The Book of Ma
Live Your Best Retirement
Fun • Funds • Fitness • Freedom
Really, I don’t think I ever called the woman who bore me “Mother” or “Mom.” But what I would call her is one of a kind.
Like so many moms, Helen borrowed heavily from the “Official Book of Motherly Mantras.” For example, I stood perpetually accused of “Air Conditioning All of Oxon Hill” when I’d leave a door open during summer. My room was also routinely compared to a “Pig Sty”—though I’m fairly confident that Dad’s Jersey Girl never set foot on a farm.
And, of course, all debate was quelched with a stern “Because I Said So.”
However, Ma had a way of speaking all her own, still retaining her Jersey attitude even 40, 50, 60 years after moving to the warm gentility of Southern Maryland. She scribed her own Book of Ma.
Ma on Gifts and Holidays
Ma had little use for gifts. She was minimalist before minimalist was cool. Ma cleared the house of trinkets and items with the efficiency of the U.S. Army clearing out Venezuelan soldiers. Try asking her what she wanted for her birthday, Christmas, or Mother’s Day, and she’d make a face. “Nuthin’. Every Day’s the Same as the Next.”
You’d push. “C’mon. You gotta want something.”
Another face. Another mantra: “If I Can’t Eat It, Wear It, or Spend It, I Don’t Want It.”

# Dataset entries
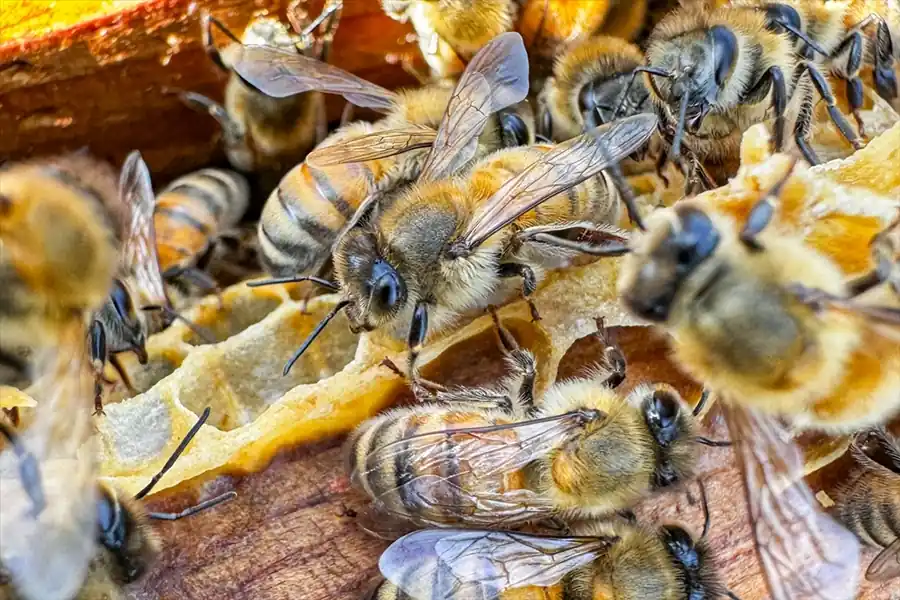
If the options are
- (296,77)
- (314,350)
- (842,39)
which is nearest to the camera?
(842,39)

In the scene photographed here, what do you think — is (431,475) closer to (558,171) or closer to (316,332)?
(316,332)

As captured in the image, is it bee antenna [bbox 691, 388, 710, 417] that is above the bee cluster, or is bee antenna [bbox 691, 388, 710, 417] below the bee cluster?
below

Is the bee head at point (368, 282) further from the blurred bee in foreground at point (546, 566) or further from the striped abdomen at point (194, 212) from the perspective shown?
the striped abdomen at point (194, 212)

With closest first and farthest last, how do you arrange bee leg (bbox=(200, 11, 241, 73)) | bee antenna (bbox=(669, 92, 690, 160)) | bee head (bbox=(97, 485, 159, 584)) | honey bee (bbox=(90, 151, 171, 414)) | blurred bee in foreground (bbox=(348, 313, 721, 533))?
bee head (bbox=(97, 485, 159, 584)) < blurred bee in foreground (bbox=(348, 313, 721, 533)) < bee antenna (bbox=(669, 92, 690, 160)) < honey bee (bbox=(90, 151, 171, 414)) < bee leg (bbox=(200, 11, 241, 73))

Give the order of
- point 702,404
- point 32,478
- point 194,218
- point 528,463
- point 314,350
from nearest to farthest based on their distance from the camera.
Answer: point 32,478 → point 528,463 → point 702,404 → point 314,350 → point 194,218

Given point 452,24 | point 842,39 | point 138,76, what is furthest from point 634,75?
point 138,76

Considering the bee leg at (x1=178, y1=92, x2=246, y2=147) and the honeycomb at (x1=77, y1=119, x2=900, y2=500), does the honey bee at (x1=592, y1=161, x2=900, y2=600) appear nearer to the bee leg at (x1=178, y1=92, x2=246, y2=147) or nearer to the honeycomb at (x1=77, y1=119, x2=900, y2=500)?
the honeycomb at (x1=77, y1=119, x2=900, y2=500)

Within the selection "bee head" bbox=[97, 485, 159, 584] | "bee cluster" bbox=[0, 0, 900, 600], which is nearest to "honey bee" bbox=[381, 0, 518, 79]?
"bee cluster" bbox=[0, 0, 900, 600]
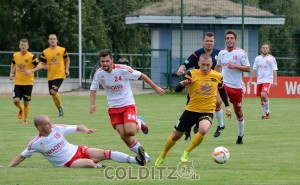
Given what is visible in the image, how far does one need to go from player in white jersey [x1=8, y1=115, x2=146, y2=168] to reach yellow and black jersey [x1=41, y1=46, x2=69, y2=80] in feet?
40.2

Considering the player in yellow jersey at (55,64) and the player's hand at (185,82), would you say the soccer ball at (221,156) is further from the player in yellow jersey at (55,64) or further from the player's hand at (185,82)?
the player in yellow jersey at (55,64)

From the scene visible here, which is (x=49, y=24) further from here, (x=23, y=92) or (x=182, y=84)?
(x=182, y=84)

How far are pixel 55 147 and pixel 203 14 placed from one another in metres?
30.5

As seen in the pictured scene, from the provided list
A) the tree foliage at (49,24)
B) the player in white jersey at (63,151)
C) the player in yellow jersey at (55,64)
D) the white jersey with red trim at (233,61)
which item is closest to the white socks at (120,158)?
the player in white jersey at (63,151)

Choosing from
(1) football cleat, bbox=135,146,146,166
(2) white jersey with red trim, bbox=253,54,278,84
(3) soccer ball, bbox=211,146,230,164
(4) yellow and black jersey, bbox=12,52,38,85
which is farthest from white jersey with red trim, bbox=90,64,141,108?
(2) white jersey with red trim, bbox=253,54,278,84

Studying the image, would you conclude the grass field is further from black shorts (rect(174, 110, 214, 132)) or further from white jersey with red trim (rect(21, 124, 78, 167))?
black shorts (rect(174, 110, 214, 132))

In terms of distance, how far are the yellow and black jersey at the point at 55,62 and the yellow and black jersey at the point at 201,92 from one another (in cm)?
1177

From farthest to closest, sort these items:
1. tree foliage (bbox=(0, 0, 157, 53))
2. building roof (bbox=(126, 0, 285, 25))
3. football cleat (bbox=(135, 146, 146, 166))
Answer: tree foliage (bbox=(0, 0, 157, 53)) < building roof (bbox=(126, 0, 285, 25)) < football cleat (bbox=(135, 146, 146, 166))

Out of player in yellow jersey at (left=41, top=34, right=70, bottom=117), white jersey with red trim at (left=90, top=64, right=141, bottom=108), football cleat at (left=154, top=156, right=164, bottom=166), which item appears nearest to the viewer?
football cleat at (left=154, top=156, right=164, bottom=166)

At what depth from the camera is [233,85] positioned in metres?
18.3

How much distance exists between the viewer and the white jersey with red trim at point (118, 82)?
1455cm

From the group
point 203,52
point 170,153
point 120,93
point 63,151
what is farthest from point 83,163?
point 203,52

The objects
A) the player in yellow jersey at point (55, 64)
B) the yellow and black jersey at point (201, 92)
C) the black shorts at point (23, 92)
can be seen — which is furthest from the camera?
the player in yellow jersey at point (55, 64)

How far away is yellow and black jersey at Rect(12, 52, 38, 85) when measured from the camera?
24625mm
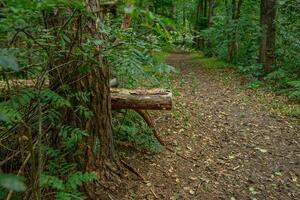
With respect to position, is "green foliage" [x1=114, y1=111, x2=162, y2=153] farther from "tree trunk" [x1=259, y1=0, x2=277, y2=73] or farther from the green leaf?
"tree trunk" [x1=259, y1=0, x2=277, y2=73]

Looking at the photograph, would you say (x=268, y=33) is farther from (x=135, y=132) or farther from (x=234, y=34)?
(x=135, y=132)

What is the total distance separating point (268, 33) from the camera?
36.7ft

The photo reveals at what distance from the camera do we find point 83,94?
135 inches

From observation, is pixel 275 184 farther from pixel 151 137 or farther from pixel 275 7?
pixel 275 7

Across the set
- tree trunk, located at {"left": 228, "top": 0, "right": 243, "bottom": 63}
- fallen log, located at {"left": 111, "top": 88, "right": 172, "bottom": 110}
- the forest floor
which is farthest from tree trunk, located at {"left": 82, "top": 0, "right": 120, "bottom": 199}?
tree trunk, located at {"left": 228, "top": 0, "right": 243, "bottom": 63}

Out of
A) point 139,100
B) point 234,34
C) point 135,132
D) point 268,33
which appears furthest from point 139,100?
point 234,34

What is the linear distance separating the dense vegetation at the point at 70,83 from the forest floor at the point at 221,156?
1.57ft

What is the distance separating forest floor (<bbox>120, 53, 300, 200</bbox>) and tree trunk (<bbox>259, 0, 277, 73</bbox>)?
346 cm

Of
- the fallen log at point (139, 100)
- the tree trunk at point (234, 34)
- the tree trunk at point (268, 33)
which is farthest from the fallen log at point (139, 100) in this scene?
the tree trunk at point (234, 34)

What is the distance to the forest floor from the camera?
4387 millimetres

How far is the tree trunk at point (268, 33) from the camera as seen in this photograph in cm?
1105

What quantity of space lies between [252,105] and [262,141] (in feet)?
7.97

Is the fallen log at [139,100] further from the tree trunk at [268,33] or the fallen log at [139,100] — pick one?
the tree trunk at [268,33]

# What you need to do
1/ In the essay about Ma, where did she move to?
2/ Lay out the records as a numbered list, starting at the line that contains "From observation, is" and ending at the last line of the records. Leave out blank lines.

# Task-by-task outputs
1/ Southern Maryland

2/
1. From observation, is pixel 275 184 farther from pixel 151 137 or farther from pixel 275 7?
2. pixel 275 7
3. Across the set
4. - tree trunk, located at {"left": 228, "top": 0, "right": 243, "bottom": 63}
5. - fallen log, located at {"left": 111, "top": 88, "right": 172, "bottom": 110}
6. - the forest floor
7. which is farthest from tree trunk, located at {"left": 82, "top": 0, "right": 120, "bottom": 199}?
8. tree trunk, located at {"left": 228, "top": 0, "right": 243, "bottom": 63}
9. Out of
10. A) point 139,100
11. B) point 234,34
12. C) point 135,132
13. D) point 268,33
14. which appears furthest from point 139,100?
15. point 234,34
16. What is the linear distance separating the dense vegetation at the point at 70,83 from the forest floor at the point at 221,156?
17. 1.57ft
18. What is the distance separating forest floor (<bbox>120, 53, 300, 200</bbox>) and tree trunk (<bbox>259, 0, 277, 73</bbox>)?
19. 346 cm
20. Of
21. - the fallen log at point (139, 100)
22. - the tree trunk at point (234, 34)
23. - the tree trunk at point (268, 33)
24. which is farthest from the fallen log at point (139, 100) in this scene?
25. the tree trunk at point (234, 34)
26. What is the distance to the forest floor from the camera?
27. 4387 millimetres
28. How far is the tree trunk at point (268, 33) from the camera as seen in this photograph in cm?
29. 1105
30. What quantity of space lies between [252,105] and [262,141] (in feet)?
31. 7.97
32. Is the fallen log at [139,100] further from the tree trunk at [268,33] or the fallen log at [139,100] — pick one?
33. the tree trunk at [268,33]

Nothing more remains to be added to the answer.